▸ Passage
I know you had problems before but, it's all behind us now for 2008. I know of one guy that got a hold of some 2008 VFHV shafts that were not up to his expectations on straightness and I think he has since had replacement of those direct from factory.
If you take notice - the weights on the Victory shafts are greater for 2008 and I think this should give stronger walls just by greater wall thickness.
I challenge you guys to try the 2008 shafts out and see for your self. My 3-D tournament scores have really gone up since I went to Victory and you all know how hard 3-D is on shafts when they are open game for getting hit by other arrows on any given target. I have not had any problems with splitting and I shoot the thinnest walled shafts of all XR350HVv1. I have won good money at every National event I have entered since last summer with my Victory shafts. Before that I was mid pack all year up until the very first shoot using Victory on 2007. 
Since going to Victory, I have a 
2nd place in 2007 ASA World 
two 5th place finishes in 2007 ASA ProAms at KY and Ill 
6th place 2008 FLA ASA ProAm 
2nd place in 2008 1st leg of IBO STC in ALA 
5th place in 2008 MISS ASA ProAm
1st and 2nd place with a 120 (20 up) and 106 (6 up) on the Simms known distance range 2008 Miss ASA ProAm 
2nd and 4th place in the 10 target Simms known distance shoot in 2008 FLA ASA ProAm 
Helped win a 2nd place finish on a team shoot in the ProAm at 2008 Miss ProAm.

▸ Instruction
Please resume the forum post about Victory arrow shafts, starting right after its last line.

▸ Dataset
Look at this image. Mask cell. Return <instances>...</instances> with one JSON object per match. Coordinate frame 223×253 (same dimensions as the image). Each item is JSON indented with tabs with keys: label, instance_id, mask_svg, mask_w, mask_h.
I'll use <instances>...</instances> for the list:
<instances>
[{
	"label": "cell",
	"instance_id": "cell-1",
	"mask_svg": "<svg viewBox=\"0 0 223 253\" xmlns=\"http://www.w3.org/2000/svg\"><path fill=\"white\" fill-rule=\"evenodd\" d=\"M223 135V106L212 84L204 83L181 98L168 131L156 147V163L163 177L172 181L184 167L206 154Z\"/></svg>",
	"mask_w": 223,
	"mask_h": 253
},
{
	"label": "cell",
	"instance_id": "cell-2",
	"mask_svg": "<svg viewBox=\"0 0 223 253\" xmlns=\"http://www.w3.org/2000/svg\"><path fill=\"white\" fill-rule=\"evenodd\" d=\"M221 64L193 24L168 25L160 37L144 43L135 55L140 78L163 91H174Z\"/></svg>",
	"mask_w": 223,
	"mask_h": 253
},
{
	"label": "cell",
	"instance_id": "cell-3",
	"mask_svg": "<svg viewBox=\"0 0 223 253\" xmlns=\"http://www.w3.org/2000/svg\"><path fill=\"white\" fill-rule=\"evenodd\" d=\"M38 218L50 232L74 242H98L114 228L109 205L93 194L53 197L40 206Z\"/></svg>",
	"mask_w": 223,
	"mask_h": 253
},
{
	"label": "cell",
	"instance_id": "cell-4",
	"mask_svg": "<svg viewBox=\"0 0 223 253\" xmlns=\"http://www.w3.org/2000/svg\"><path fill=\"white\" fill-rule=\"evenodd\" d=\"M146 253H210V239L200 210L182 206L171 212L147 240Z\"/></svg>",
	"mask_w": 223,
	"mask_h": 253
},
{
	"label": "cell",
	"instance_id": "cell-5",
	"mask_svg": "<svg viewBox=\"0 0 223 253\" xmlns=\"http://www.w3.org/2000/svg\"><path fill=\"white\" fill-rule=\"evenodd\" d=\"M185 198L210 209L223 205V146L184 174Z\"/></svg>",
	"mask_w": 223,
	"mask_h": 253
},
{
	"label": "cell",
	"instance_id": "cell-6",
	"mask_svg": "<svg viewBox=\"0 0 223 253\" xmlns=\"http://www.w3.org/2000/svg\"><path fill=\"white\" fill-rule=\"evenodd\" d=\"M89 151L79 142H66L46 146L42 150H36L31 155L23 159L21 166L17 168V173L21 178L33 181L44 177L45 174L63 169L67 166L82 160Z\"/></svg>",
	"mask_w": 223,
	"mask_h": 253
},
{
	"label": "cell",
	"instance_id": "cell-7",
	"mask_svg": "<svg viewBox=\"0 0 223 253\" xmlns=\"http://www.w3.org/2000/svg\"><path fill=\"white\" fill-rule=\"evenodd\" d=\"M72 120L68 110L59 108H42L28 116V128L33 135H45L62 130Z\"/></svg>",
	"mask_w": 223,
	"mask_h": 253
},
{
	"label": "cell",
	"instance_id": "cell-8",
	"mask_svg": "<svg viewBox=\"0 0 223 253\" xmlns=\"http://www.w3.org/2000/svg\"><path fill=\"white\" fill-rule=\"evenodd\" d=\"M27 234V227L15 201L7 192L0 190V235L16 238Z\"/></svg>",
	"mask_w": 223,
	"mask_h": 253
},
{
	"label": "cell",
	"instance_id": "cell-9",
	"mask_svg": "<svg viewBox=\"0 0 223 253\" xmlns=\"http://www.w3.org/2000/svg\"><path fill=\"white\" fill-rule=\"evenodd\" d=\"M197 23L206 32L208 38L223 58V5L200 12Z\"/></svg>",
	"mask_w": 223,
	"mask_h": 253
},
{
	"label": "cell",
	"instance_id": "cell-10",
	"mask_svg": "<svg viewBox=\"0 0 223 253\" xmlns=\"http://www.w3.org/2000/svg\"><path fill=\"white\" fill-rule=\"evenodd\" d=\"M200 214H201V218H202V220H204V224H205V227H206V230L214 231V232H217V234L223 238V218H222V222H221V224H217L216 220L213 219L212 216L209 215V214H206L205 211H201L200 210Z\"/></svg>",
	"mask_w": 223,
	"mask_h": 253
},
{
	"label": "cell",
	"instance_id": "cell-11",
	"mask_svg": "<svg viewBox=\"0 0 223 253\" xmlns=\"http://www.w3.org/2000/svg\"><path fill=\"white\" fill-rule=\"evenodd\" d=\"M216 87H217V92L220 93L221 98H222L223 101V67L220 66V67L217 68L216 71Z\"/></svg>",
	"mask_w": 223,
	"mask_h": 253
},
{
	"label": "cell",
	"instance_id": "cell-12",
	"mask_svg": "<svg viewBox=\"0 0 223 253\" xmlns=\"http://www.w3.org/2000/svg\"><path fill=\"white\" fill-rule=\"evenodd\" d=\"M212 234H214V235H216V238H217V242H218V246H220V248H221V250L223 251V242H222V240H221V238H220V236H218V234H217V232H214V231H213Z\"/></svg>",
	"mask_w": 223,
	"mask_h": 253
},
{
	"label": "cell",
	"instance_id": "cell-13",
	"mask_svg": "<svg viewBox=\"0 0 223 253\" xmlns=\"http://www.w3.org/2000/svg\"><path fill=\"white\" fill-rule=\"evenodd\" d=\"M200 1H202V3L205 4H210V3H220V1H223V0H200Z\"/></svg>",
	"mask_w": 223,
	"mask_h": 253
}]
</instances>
---
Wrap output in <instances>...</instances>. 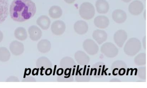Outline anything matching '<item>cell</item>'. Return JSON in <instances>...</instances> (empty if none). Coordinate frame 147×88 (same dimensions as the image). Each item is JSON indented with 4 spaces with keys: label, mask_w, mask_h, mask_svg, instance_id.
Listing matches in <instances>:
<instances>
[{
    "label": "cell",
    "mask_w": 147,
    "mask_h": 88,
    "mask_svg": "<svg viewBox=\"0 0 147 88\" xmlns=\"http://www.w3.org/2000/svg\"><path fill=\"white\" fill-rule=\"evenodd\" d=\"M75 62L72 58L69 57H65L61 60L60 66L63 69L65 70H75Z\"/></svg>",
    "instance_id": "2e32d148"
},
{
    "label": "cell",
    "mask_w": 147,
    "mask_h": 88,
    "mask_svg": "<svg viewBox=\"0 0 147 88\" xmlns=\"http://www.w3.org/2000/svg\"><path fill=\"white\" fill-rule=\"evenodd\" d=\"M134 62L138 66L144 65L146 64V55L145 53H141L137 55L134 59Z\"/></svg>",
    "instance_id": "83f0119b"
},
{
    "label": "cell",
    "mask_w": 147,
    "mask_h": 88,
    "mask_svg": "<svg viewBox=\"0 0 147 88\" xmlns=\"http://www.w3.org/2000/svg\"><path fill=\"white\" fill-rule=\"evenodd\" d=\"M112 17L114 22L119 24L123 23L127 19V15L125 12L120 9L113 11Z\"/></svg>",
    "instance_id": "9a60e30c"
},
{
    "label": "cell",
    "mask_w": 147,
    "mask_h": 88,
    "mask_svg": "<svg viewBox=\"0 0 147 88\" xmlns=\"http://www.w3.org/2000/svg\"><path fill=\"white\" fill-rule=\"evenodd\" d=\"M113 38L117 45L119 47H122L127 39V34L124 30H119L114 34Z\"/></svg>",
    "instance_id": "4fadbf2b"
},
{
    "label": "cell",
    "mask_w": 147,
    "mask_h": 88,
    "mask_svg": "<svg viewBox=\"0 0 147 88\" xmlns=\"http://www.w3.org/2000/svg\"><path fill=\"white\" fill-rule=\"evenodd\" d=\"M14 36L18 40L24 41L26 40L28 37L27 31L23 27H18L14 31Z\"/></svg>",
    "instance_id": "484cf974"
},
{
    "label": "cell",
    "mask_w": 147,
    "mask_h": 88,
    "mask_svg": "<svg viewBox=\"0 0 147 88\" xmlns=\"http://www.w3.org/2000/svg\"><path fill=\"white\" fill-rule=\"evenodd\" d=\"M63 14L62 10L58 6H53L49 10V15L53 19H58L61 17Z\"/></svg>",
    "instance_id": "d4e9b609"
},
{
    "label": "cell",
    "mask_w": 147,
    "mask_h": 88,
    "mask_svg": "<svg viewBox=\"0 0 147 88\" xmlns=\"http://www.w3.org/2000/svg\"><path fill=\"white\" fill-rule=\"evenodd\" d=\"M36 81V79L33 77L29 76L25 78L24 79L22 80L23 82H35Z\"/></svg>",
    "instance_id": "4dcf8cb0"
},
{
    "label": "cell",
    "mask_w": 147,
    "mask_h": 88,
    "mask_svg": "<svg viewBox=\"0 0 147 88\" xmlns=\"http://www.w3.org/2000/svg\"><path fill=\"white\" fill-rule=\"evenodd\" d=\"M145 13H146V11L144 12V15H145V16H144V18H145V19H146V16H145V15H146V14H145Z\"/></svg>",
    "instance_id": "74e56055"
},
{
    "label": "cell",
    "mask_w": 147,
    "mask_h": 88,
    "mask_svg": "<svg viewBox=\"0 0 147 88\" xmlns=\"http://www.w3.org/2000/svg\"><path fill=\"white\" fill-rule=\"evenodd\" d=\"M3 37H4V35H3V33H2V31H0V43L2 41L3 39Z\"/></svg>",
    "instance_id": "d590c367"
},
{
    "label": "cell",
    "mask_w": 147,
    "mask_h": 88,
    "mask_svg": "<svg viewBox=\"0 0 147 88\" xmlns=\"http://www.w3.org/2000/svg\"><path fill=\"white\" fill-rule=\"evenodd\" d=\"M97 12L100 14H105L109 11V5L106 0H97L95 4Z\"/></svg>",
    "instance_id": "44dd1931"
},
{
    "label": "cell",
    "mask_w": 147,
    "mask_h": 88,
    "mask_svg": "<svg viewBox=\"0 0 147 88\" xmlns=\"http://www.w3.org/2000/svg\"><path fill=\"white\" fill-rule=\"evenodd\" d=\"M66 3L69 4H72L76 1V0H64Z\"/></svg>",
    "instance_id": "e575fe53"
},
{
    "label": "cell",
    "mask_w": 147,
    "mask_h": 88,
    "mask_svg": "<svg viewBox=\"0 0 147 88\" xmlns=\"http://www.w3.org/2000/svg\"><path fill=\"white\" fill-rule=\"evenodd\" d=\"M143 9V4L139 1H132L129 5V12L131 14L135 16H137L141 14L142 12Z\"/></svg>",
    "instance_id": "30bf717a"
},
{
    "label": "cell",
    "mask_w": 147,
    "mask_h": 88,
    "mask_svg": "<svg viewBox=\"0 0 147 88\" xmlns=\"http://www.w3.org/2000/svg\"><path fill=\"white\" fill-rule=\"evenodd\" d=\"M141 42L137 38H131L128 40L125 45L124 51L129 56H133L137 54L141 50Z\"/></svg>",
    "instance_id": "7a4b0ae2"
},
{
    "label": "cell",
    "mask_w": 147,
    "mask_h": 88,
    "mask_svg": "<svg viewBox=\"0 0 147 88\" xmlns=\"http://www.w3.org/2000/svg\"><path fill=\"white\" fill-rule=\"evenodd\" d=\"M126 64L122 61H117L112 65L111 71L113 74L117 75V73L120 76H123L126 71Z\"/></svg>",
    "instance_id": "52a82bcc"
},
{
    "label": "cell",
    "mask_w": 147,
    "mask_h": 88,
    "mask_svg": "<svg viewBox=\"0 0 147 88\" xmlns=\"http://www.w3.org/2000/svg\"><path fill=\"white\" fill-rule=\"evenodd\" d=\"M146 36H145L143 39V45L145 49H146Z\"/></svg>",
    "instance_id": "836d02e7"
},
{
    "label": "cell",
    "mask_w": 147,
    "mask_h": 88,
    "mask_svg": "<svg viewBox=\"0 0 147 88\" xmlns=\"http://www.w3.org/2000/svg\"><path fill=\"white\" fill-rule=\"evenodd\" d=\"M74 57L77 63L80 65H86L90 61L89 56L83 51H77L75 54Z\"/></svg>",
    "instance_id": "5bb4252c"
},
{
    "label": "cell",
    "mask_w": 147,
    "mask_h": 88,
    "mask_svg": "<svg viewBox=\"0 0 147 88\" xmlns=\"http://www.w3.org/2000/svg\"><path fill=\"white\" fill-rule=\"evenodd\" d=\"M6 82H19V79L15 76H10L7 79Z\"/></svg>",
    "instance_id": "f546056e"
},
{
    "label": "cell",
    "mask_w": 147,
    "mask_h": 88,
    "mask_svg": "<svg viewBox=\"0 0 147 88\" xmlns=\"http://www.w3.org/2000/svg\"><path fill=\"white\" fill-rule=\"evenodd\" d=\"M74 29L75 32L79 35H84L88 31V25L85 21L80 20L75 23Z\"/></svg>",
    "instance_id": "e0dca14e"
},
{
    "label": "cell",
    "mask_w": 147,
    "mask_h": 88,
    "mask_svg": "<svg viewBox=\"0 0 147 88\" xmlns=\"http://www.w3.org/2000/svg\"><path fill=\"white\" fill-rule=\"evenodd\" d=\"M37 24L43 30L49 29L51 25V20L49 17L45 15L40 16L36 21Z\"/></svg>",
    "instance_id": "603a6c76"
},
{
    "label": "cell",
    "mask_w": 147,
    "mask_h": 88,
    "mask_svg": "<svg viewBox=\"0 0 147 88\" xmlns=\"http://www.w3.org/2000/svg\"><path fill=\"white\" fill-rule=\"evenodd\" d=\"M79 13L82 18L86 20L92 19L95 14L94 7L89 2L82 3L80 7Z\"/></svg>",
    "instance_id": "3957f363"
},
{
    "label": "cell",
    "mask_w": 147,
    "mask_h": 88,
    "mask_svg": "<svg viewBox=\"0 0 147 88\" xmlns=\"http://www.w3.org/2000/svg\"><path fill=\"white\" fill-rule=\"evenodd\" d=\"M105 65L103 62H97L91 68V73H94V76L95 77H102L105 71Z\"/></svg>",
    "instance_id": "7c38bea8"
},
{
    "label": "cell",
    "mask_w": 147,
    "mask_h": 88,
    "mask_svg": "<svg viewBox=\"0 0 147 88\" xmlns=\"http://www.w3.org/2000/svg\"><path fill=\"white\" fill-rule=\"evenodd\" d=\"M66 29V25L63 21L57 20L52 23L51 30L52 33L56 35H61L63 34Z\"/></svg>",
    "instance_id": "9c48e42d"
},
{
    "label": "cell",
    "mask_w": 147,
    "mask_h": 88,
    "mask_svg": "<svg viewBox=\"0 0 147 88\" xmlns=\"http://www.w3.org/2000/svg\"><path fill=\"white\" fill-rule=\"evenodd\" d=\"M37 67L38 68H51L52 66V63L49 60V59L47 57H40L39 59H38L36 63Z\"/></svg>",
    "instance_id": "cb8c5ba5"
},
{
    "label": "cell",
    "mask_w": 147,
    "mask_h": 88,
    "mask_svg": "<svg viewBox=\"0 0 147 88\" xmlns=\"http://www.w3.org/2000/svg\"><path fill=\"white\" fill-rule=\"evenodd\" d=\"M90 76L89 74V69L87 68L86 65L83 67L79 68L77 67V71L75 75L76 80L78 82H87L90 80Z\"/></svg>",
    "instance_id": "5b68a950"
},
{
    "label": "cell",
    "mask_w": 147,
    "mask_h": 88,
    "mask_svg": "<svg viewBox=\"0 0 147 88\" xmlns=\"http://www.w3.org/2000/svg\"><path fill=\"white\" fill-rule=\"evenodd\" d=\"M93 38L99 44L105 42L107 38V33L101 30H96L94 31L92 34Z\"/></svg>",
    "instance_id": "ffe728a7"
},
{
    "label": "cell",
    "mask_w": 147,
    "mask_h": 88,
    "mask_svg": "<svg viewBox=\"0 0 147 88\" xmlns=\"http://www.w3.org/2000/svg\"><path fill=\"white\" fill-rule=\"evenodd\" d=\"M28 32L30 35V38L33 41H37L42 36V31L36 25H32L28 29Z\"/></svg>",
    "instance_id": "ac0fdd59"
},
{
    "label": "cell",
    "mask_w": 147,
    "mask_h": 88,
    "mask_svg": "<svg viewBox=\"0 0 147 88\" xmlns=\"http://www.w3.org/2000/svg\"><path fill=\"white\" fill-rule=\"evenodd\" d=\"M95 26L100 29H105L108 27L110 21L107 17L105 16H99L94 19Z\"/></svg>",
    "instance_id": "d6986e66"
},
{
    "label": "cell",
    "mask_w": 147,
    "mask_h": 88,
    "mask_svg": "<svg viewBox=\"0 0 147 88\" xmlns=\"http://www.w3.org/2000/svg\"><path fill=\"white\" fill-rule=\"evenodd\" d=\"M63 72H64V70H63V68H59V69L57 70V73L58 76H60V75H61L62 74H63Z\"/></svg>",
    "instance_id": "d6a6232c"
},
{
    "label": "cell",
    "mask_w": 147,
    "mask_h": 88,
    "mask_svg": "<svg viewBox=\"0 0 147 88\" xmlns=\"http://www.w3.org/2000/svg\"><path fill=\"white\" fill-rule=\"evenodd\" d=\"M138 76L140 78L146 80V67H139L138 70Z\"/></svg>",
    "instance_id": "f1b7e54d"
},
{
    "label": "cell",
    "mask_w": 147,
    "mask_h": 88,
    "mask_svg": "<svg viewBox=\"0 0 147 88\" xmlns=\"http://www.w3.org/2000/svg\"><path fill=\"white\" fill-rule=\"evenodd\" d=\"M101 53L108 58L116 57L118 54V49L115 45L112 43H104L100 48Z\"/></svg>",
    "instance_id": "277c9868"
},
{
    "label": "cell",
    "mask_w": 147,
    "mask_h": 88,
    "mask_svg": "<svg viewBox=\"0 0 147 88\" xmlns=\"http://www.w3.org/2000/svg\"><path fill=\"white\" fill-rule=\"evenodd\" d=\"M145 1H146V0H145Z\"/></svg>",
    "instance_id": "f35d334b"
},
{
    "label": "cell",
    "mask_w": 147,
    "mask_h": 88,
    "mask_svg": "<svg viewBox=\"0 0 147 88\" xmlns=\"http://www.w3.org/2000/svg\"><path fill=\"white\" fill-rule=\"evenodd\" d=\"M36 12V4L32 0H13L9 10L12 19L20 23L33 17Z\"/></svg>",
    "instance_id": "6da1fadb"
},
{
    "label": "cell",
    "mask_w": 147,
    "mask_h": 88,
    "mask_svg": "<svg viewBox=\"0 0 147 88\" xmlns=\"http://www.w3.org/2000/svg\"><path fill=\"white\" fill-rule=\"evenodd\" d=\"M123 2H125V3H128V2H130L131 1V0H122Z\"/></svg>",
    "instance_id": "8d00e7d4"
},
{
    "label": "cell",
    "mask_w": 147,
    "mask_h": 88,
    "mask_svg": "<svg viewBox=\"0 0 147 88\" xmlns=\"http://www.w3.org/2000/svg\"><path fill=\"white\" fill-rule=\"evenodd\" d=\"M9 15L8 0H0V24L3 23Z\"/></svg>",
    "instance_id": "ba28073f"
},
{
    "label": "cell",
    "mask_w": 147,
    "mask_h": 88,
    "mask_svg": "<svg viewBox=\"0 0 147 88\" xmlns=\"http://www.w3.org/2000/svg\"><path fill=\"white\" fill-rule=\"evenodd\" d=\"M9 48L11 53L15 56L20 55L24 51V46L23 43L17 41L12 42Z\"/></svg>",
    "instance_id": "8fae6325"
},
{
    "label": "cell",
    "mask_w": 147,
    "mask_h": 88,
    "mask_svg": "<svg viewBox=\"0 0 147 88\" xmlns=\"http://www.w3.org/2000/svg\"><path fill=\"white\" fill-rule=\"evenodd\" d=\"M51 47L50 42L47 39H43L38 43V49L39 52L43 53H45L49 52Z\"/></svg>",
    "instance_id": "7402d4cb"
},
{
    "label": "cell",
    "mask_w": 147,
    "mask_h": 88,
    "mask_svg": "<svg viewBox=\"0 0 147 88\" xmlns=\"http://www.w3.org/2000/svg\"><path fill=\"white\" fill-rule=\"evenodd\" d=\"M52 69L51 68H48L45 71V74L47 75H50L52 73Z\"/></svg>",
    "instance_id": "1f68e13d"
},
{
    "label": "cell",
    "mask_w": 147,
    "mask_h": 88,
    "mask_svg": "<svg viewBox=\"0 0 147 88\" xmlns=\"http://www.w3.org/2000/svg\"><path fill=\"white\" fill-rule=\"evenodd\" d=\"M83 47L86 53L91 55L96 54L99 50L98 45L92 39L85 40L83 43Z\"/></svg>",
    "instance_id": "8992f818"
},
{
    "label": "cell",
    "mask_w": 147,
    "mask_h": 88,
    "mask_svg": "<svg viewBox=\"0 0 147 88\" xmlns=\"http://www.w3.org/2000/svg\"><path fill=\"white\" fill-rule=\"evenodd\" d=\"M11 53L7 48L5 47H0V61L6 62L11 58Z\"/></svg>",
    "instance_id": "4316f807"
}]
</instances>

▸ Response to this exercise
Not bad for ole crooked splitting Victory shafts huh?
I still have all the original shafts I started with except for the ones that were robinhooded and the other two that I didn't take out the optional tree and missed target insurance on.
I firmly believe that you guys are having the probems you say you are having. That not a question. But, I just want you guys to know the good far outweighs the bad for whole population of the Victory shafts. From my own personal experience plus the guys around here that have went with Victory shafts we are all very happy and we all have a little fatter wallets from shooting Victory shafts.
OK, I'm off the soapbox now.
God Bless and good evening gents, 
QD over and out


----------



## FallVitals (Nov 7, 2004)

quickdraw, I hope your right. 

one thing to know, (if im wrong someone PLEASE PLEASE correct me!)

victory's first 2008 arrows. where much lighter then their current 2008 arrows. The labeling system was the same as the past (meaning a 400 arrow was .350 spine. and not like the current like where a 400 arrow is a .400 spine) And the first batch of 2008 HV 400 shafts (.350 spine) were 5.9GPI, this is what i bought.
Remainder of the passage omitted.